From the live-fire complex, the secretary traveled to the DMZ, where he and South Korean Defense Minister Kim Kwan-jin visited the Ouellette Observation Post. Also known as Guard Post 142, it’s closest to the dividing line and the last U.S.-manned outpost on the southern DMZ, all others being the responsibility of South Korean troops.

The secretary also toured Panmunjom, site of the line of demarcation, where both North and South Korea maintain military headquarters and keep vigilant eyes on each other.

Speaking to reporters at Panmunjom, Hagel said it’s “probably the only place in the world where we have always a risk of confrontation, when two sides are looking clearly and directly at each other all the time.”

There is no margin for error along the DMZ, the secretary said, and he credited the strong alliance between South Korea and the United States for keeping the region stable and peaceful.

“There's always a challenge; there's always a threat,” he said. “But this partnership and this relationship is really unique, and it has been able to manage through many ups and downs in the differences between the two countries that share the Korean Peninsula.”

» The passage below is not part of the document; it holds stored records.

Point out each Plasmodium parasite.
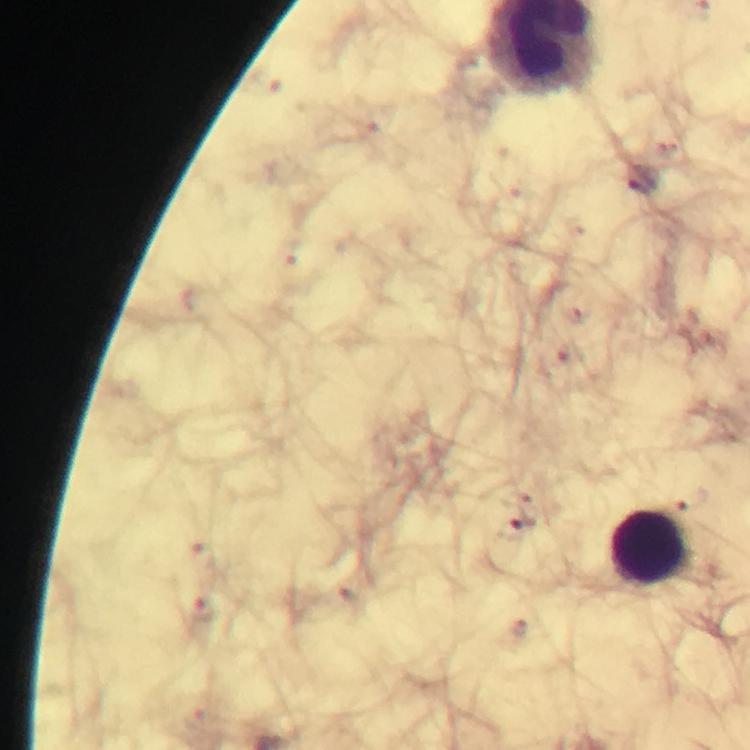

Approximate object centers, in pixels from the top-left corner.
Plasmodium parasites: (x=641, y=180), (x=517, y=529).

Summary:
  - Leukocyte locations: (x=655, y=549)
  - Image size: 750×750 pixels
  - Cropped from: a single field of view
  - Capture: smartphone camera through the microscope
  - Stain: Giemsa
  - Preparation: thick blood film
  - Immersion oil: applied
  - Context: from a malaria diagnostic workup
  - Magnification: 100x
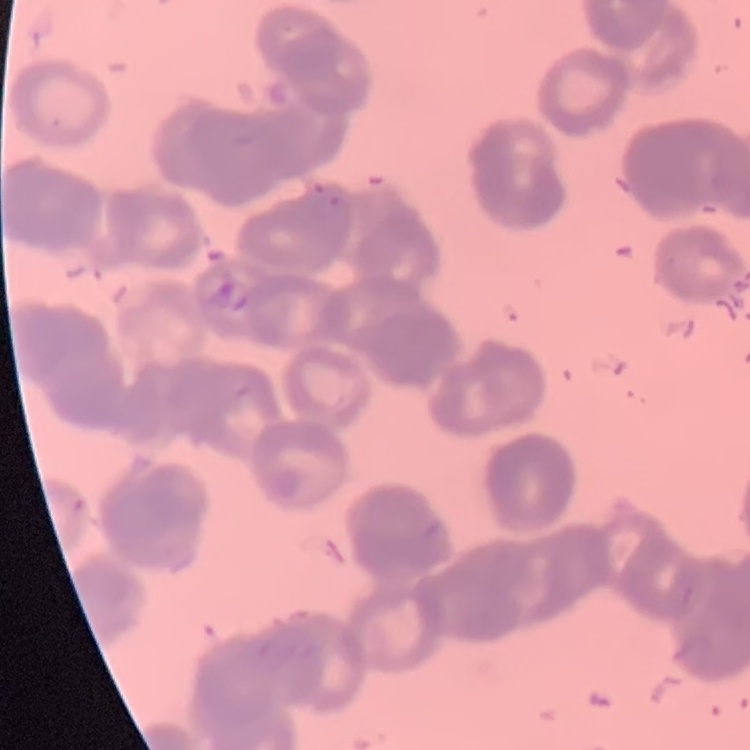

red_blood_cell_morphology: rouleaux formation
preparation: thin peripheral smear
stain: Field's or Giemsa
image_type: square crop of a larger photomicrograph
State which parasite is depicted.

Responding to a reporter’s question, Hagel said he believes Kim Jong-un’s regime in North Korea, which possesses chemical weapons, is watching closely to see what the world will do in response to Syria’s use of such illegal weapons.

“We've always got to keep in mind that threats that come from use of weapons of mass destruction are not limited to borders or regions,” he said. “They are global threats. And nations who possess those kinds of weapons and who are irresponsible do watch how the world responds and reacts.”

Hagel also responded to a question asking whether the Pentagon has considered reducing its about 60,000-member force forward-deployed to the Korean Peninsula.

“No,” he said. “There has not been any consideration or conversation about that. … The Department of Defense will manage through whatever reductions we have to take … [and] at the same time, assure our partners -- and specifically here in the Asia-Pacific -- that our commitments still stand.

“There's never been any consideration of changing our force protection or force presence here in Korea or anywhere else in this area,” he said.

South Korea has made great strides militarily, Hagel said, and “is continuing to enhance and improve and strengthen its capabilities in all areas.”

“And that's good,” he added. “That's what they should do and they want to do and we want them to do. And we're supporting that.”

As his final act on the DMZ, the secretary administered the oath of office to Marine Corps Capt. Bradlee J. Avots and promoted him to major. Avots is a member of the secretary’s public affairs team.

The secretary’s visit to South Korea will continue tomorrow, with senior-level meetings and celebrations in honor of South Korea’s Armed Forces Day.

Later this week, Hagel will travel to Japan, where he will join Secretary of State John F. Kerry and their counterparts for “2-plus-2” meetings between U.S and Japanese foreign and defense ministers.